§ Required work
Using only the entries below, copy exactly the lines that begin at the one with "Vector colorful hanging" and end at the one with "Housekeepers Of Soniat", both included. Drop the pictures.

§ Source material
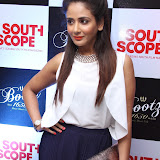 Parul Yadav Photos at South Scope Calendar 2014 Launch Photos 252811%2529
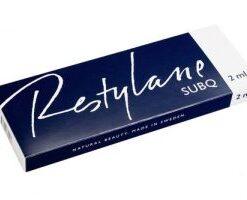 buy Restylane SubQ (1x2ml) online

---

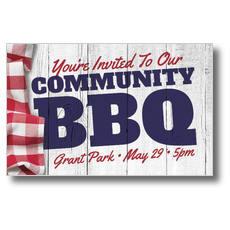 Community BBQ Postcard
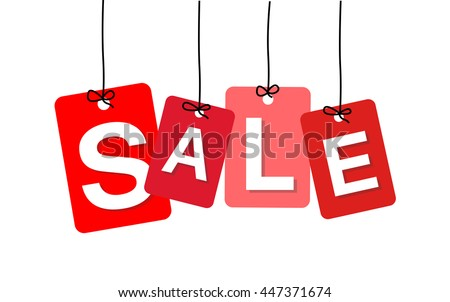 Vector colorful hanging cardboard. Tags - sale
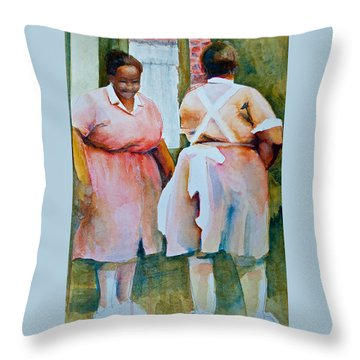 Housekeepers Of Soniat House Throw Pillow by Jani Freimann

==

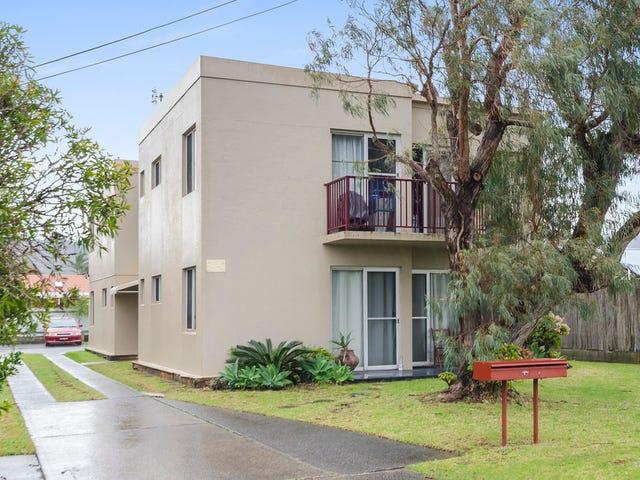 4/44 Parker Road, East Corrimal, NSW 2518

§ Exercise result
 Vector colorful hanging cardboard. Tags - sale
 Housekeepers Of Soniat House Throw Pillow by Jani Freimann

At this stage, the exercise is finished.